Is test-and-set (or other atomic RMW operation) a privileged instruction on any architecture?


Hardware provides atomic instructions like test-and-set, compare-and-swap, load-linked-store-conditional. Are these privileged instructions? That is, can only the OS execute them (and thus requiring a system call)?

I thought they are not privileged and can be called in user space. But http://faculty.salina.k-state.edu/tim/ossg/IPC_sync/ts.html seems to suggest otherwise. But then, futex(7), under certain conditions, can achieve locking without a system call, which means it must execute the instruction (like test-and-set) without privilege.

Contradiction? If so, which is right?


Solution

  • That page is wrong. It seems to be claiming that lock-free atomic operations are privileged on ISAs in general, but that is not the case. I've never heard of one where atomic test-and-set or any other lock-free operation required kernel mode.

    If that was the case, it would require C++11 lock-free atomic read-modify-write operations to compile to system calls, but they don't on x86, ARM, AArch64, MIPS, PowerPC, or any other normal CPU. (try it on https://godbolt.org/).

    It would also make "light-weight" locking (which tries to take the lock without a system call) impossible. (http://preshing.com/20111124/always-use-a-lightweight-mutex/)

    Normal ISAs allow user-space to do atomic RMW operations, on memory shared between threads or even between separate processes. I'm not aware of a mechanism for disabling atomic RMW for user-space on x86. Even if there is such a thing on any ISA, it's not the normal mode of operation.

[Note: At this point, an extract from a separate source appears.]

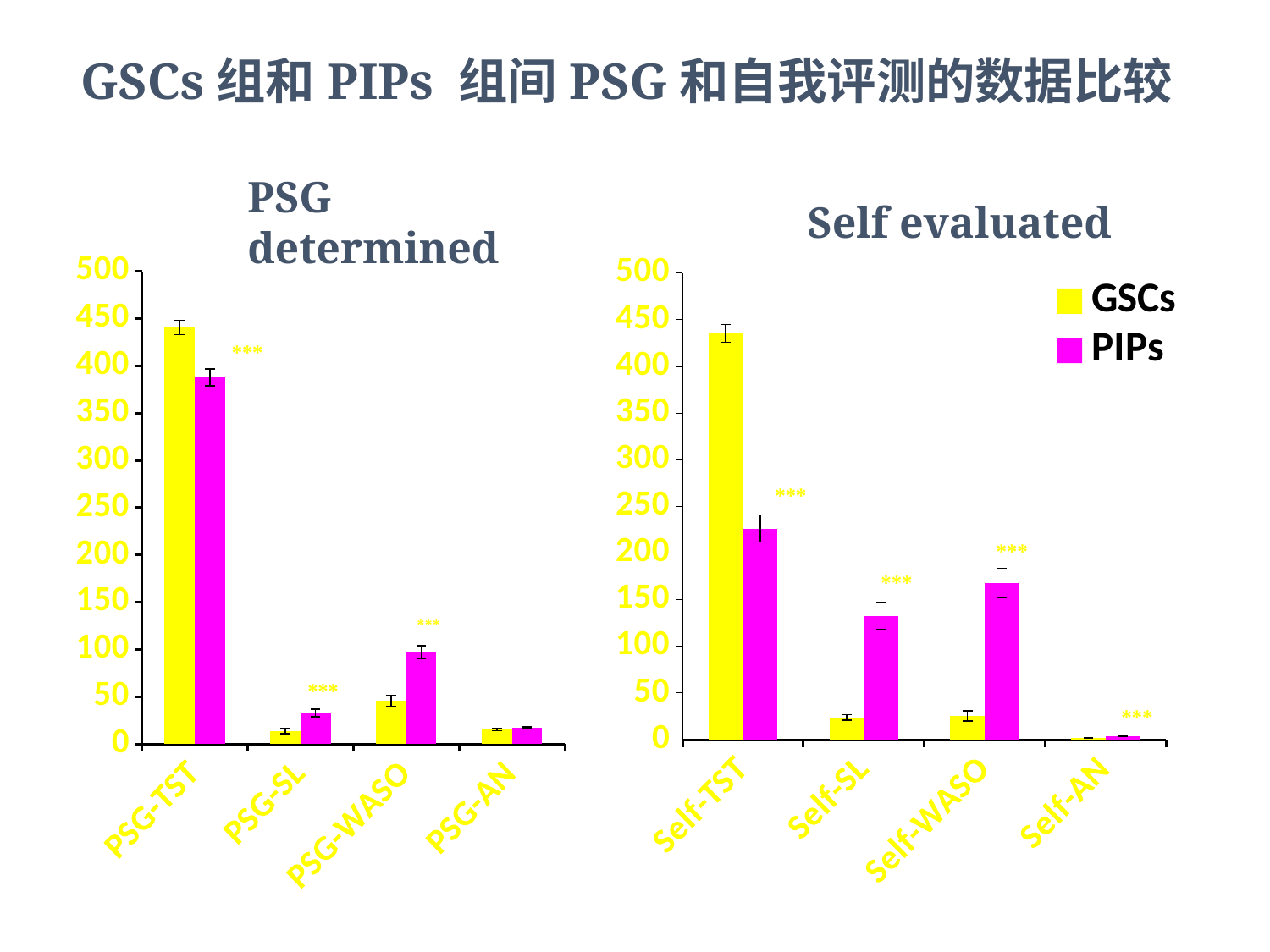
How many series does the legend on the slide list? 2 In the 'Self evaluated' chart, which series has the larger value for Self-TST, GSCs or PIPs? GSCs What colour represents the PIPs series in the legend? magenta In the 'PSG determined' chart, which category has the lowest PIPs value? PSG-AN In the 'Self evaluated' chart, is the PIPs value for Self-WASO greater or less than 150? greater In the 'PSG determined' chart, is the PIPs value for PSG-WASO greater or less than 50? greater In the 'Self evaluated' chart, is the PIPs value for Self-TST greater or less than 250? less In the 'Self evaluated' chart, which category has the highest PIPs value? Self-TST In the 'PSG determined' chart, which series has the larger value for PSG-WASO, GSCs or PIPs? PIPs How many categories are shown on the x axis of the 'PSG determined' chart? 4 What kind of chart is the 'PSG determined' chart on the left? bar chart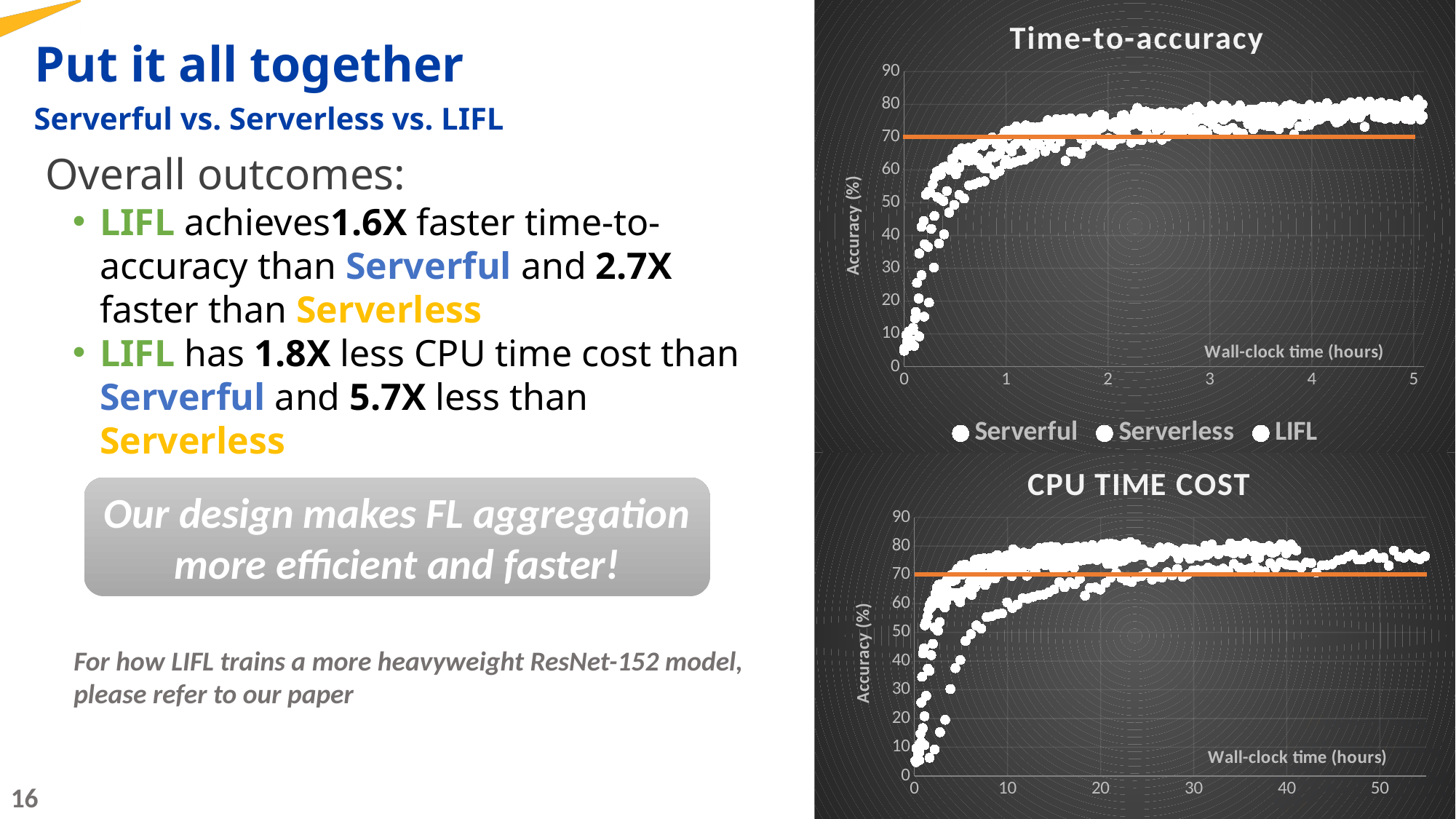
In the "Time-to-accuracy" chart, is the accuracy of the points near 5 hours greater or less than 70? greater What kind of chart is the "CPU TIME COST" chart? scatter chart In the "Time-to-accuracy" chart, do the accuracy values rise or fall as wall-clock time increases? rise What is the highest tick value shown on the x-axis of the "CPU TIME COST" chart? 50 What are the three series named in the legend of the "Time-to-accuracy" chart? Serverful, Serverless, LIFL In the "Time-to-accuracy" chart, is the accuracy of the earliest points near 0 hours greater or less than 20? less How many series does the legend list for the charts on the slide? 3 What is the y-axis label of the "Time-to-accuracy" chart? Accuracy (%) What is the highest tick value shown on the y-axis of the "Time-to-accuracy" chart? 90 In the "CPU TIME COST" chart, do the accuracy values rise or fall as wall-clock time increases? rise In the "CPU TIME COST" chart, is the accuracy of the points near 50 hours greater or less than 60? greater What kind of chart is the "Time-to-accuracy" chart? scatter chart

    Read-only or write-only accesses are usually naturally atomic on aligned locations on all ISAs, up to a certain width (Why is integer assignment on a naturally aligned variable atomic on x86?), but atomic RMW does need hardware support.


    On x86, TAS is xchg (a whole byte) or lock bts (a single bit), both unprivileged. (Documentation for the lock prefix). x86 has a wide selection of other atomic operations, like lock add [mem], reg/immediate, lock cmpxchg [mem], reg, and even lock xadd [mem], reg which implements fetch_add when the return value is needed. (See also Is incrementing an int effectively atomic in specific cases? for how hardware implements these, and the C++ rules.)

    Most RISCs have LL/SC, including ARM, MIPS, and PowerPC, as well as all the older no longer common RISC ISAs.


    futex(2) is a system call. If you call it, everything it does is in kernel mode.

    It's the fallback mechanism used by light-weight locking in case there is contention, which provides OS-assisted sleep/wake. So it's not futex itself that does anything in user-space, but rather lock implementations built around futex can avoid making system calls in the uncontended or low-contention case.

    (e.g. spin in user-space a few times in case the lock becomes available.)

    This is what the futex(7) man page is describing. But I find it a bit weird to call it a "futex operation" if you don't actually make the system call. I guess it's operating on memory that kernel code might look at on behalf of other threads that are waiting, so the necessary semantics for modifying memory locations in user-space code depends on futex.